Please return, word for word, the part of the SQL join post that begins at the words "Multiple LEFT JOINS" and stops after "for that request.".

§ **Text passage**
********************
Jump to content

Multiple LEFT JOINS not returning expected results


jalinidy

Recommended Posts

Hello,

 

I am trying to join 4 tables using the query below (tables also described below).  Table "ptoadp" contains employees current time off balances; I want the vac, per and hol columns from that table always.  I then join "ptoreq" which contains any requests for time off and sum the totals for each request for vac, per and hol (returning zero if no balances for requests are in the table).  Next I want to join the "holidays" table, which will tell me what holidays the employee has yet to take (in the example below they are MLK Day, Test A and Test B).  Finally, if any of the holidays have been used for a request, I want to know the id for that request.

 



SELECT
a.vac,
a.per,
a.hol,
IF(sum(r.vac) IS NULL, 0.00, sum(r.vac)) as vac_req,
IF(sum(r.per) IS NULL, 0.00, sum(r.per)) as per_req,
IF(sum(r.hol) IS NULL, 0.00, sum(r.hol)) as hol_req,
h.day,
hm.ptoreq_id,
hm.id as hol_map_id

FROM ptoadp as a

LEFT JOIN holidays h ON h.hol_bal <= a.hol AND h.hol_bal >= a.hol_cur AND h.expdate >= curdate()
LEFT JOIN ptoreq r ON a.ee_id = r.ee_id AND r.declined_date IS NULL AND r.enddate >= curdate()
********************
§ **Supplied information**

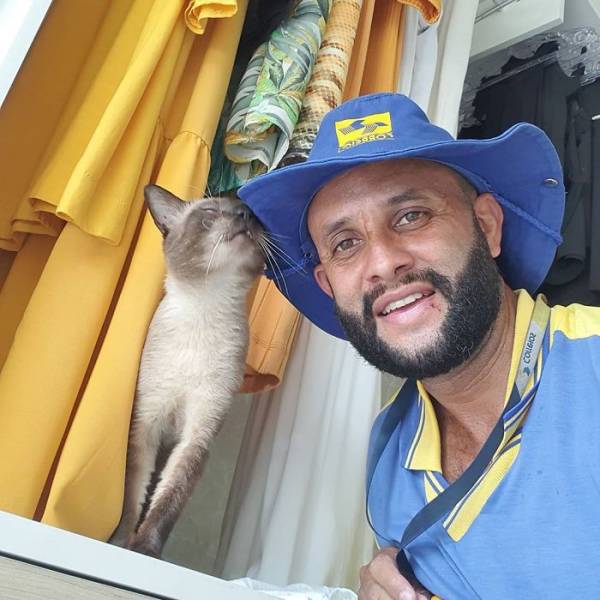 This Mailman Really Loves Animals!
********************
§ **Exercise answer**
Multiple LEFT JOINS not returning expected results


jalinidy

Recommended Posts

Hello,

 

I am trying to join 4 tables using the query below (tables also described below).  Table "ptoadp" contains employees current time off balances; I want the vac, per and hol columns from that table always.  I then join "ptoreq" which contains any requests for time off and sum the totals for each request for vac, per and hol (returning zero if no balances for requests are in the table).  Next I want to join the "holidays" table, which will tell me what holidays the employee has yet to take (in the example below they are MLK Day, Test A and Test B).  Finally, if any of the holidays have been used for a request, I want to know the id for that request.